⟨
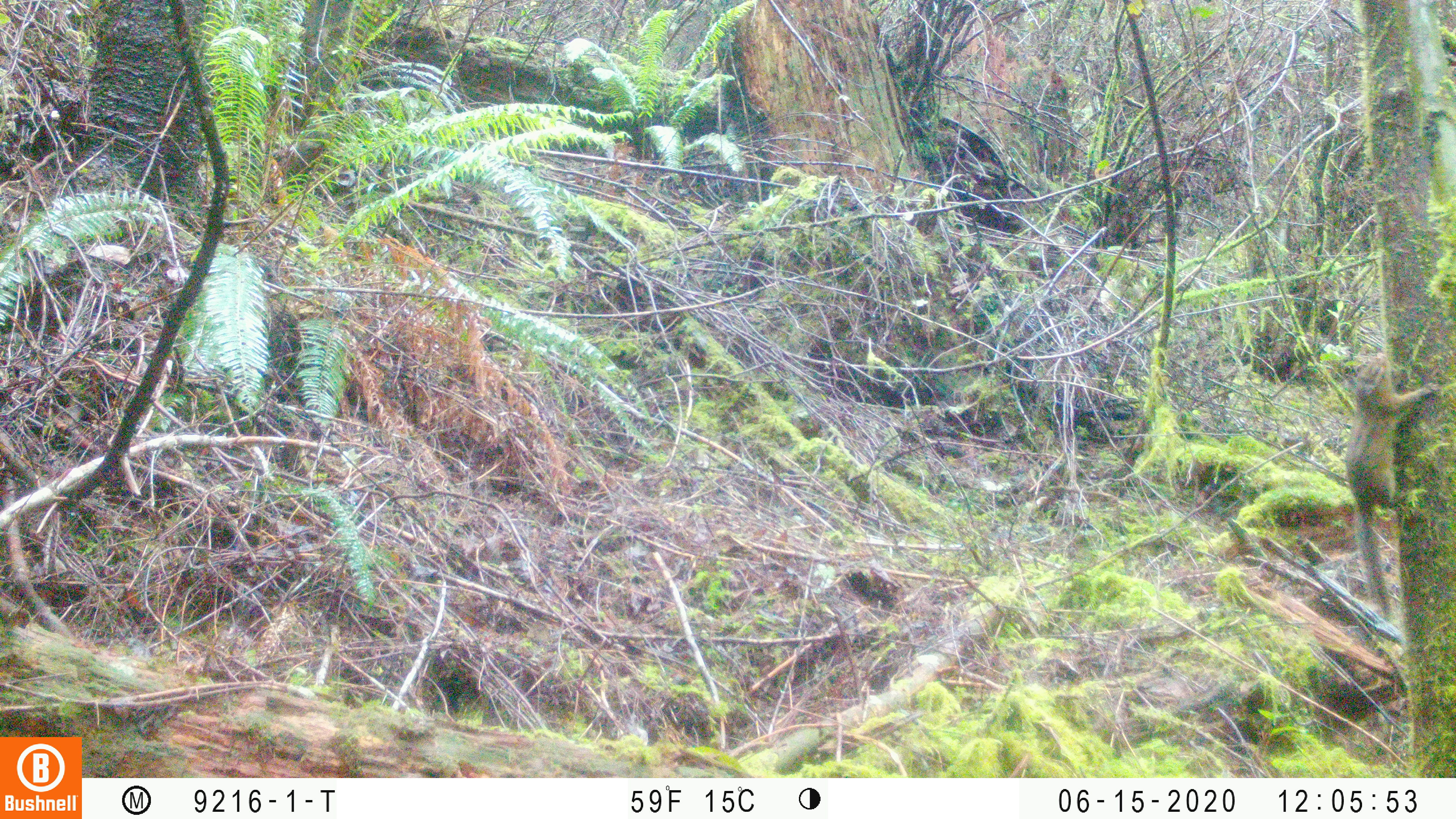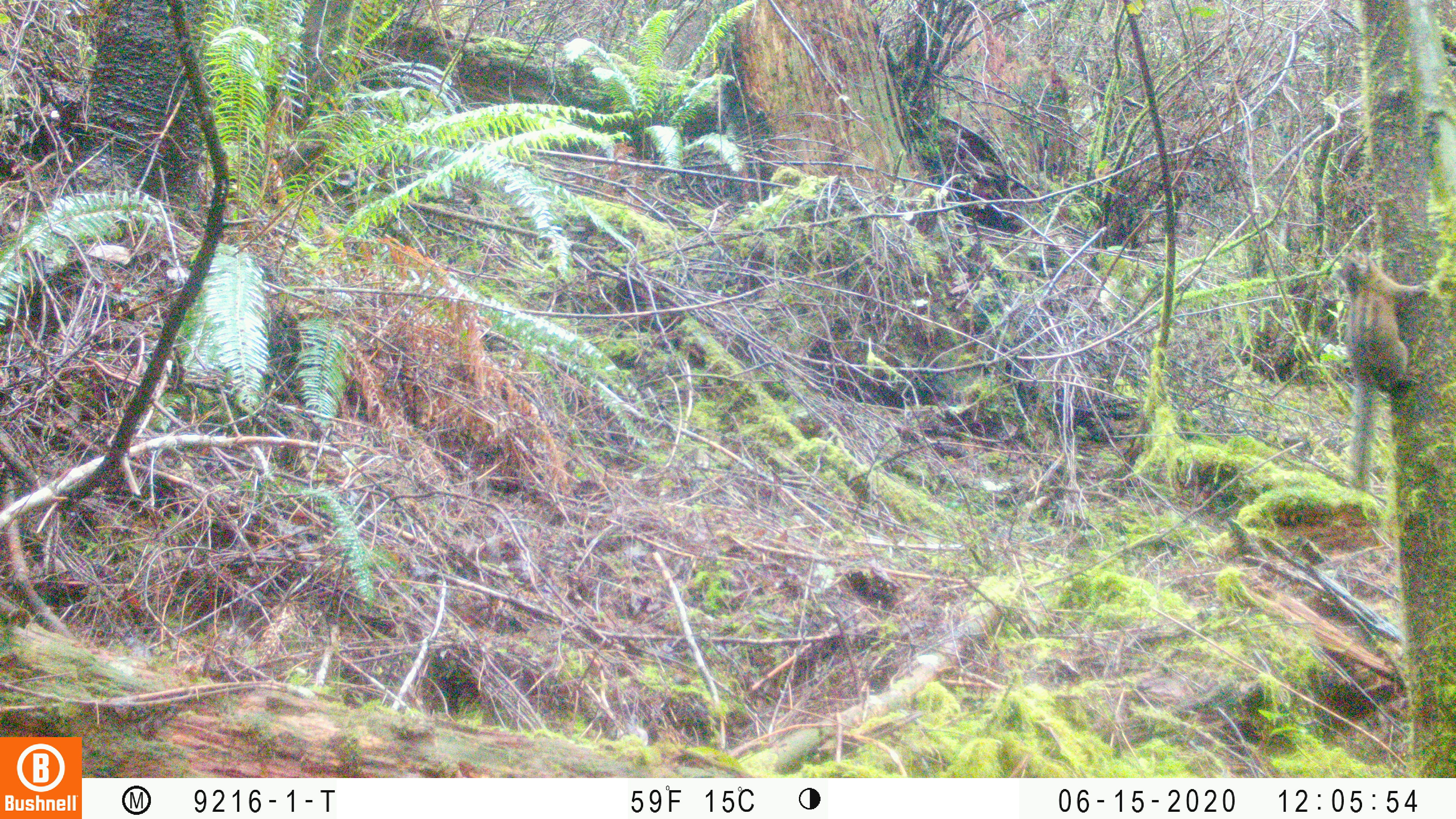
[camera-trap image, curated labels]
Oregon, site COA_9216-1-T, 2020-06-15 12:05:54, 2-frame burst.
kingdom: Animalia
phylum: Chordata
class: Mammalia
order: Rodentia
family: Sciuridae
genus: Neotamias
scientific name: Neotamias townsendii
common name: townsend's chipmunk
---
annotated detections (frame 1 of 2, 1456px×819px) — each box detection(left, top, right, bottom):
townsend's chipmunk: detection(1340, 342, 1438, 626)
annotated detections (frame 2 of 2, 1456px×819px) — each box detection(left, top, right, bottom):
townsend's chipmunk: detection(1327, 245, 1434, 495)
⟩
→ **Your assignment**:
Starting at the line that contains "scientific name: Neotamias townsendii", retype each line through the end of the listing above and nothing else.

→ **Answer to the exercise**:
scientific name: Neotamias townsendii
common name: townsend's chipmunk
---
annotated detections (frame 1 of 2, 1456px×819px) — each box detection(left, top, right, bottom):
townsend's chipmunk: detection(1340, 342, 1438, 626)
annotated detections (frame 2 of 2, 1456px×819px) — each box detection(left, top, right, bottom):
townsend's chipmunk: detection(1327, 245, 1434, 495)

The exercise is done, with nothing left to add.